Managing import exposure remains an energy security and fiscal concern for many African governments. Today, half of LPG and a fifth of bioethanol consumed in sub-Saharan Africa is imported. Production of LPG from natural gas processing and crude oil refining is set to rise slightly to 2030 in the region, and bioethanol production capacity is expanding from the 25 facilities active today. Global markets for both fuels have sufficient buffering capacity to absorb demand increases in the near-term. Building local storage and taking measures to diversify suppliers and the mix of cooking fuels can also help manage price shocks and supply disruptions. In parallel, governments are looking to better utilise domestic resources for cooking, including electricity and agricultural waste. Today, at least 20 biomass pellet facilities are operating or under development in the region and biogas projects operate in 17 countries.

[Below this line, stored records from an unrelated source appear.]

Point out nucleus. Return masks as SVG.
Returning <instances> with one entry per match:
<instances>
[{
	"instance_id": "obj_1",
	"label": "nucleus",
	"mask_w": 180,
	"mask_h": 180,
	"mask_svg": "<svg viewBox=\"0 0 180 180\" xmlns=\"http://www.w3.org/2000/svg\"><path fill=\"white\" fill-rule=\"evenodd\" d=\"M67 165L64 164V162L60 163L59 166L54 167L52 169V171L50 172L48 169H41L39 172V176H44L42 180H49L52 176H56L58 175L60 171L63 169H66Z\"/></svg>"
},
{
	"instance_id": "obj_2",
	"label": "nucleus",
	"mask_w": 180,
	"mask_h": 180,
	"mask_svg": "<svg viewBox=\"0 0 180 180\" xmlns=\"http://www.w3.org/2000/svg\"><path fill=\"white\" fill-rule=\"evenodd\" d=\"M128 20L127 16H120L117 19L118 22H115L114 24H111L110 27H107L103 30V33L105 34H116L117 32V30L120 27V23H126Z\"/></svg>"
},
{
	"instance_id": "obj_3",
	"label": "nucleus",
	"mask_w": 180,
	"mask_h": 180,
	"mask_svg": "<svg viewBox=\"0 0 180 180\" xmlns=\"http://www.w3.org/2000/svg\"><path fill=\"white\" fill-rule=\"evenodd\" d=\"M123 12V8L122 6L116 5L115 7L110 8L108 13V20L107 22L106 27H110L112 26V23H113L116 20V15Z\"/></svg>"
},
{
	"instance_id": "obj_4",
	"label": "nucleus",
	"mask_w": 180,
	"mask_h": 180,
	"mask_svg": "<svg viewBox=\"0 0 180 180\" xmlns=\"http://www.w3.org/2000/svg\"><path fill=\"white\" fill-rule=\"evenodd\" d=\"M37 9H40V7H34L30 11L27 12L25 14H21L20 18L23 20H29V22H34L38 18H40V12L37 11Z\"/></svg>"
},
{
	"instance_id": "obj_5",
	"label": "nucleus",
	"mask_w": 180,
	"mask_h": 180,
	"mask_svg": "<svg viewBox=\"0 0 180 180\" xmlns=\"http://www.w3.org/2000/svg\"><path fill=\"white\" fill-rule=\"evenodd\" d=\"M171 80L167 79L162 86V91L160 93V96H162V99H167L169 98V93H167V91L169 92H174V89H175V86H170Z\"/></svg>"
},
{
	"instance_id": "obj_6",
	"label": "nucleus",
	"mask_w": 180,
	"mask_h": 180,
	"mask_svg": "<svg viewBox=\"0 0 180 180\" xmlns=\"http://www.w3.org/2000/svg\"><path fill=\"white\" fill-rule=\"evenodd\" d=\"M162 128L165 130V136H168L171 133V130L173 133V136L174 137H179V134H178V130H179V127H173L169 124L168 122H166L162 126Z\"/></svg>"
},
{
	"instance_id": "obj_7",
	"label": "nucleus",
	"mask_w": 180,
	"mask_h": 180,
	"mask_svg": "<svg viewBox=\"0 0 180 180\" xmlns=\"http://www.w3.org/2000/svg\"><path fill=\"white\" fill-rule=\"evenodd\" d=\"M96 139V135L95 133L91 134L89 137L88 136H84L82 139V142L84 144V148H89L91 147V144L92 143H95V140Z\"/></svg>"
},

Achieving full access in Africa to clean cooking by 2040 will require efforts across governments, industry, civil society, and the international community. Keeping this issue high on the regional and international agenda helps sustain momentum. In 2024, clean cooking was featured in both Italy’s G7 and Brazil’s G20 Leaders’ statements, – a first – and South Africa’s G20 is making clean cooking a priority. All stakeholders have a role to play in advancing practical solutions, mobilising investment, and implementing policies that deliver lasting impact. The IEA has led efforts on clean cooking since the early 2000s and will continue to monitor progress, including tracking policies, financing, and on-the-ground outcomes – to ensure clean cooking becomes a reality for all.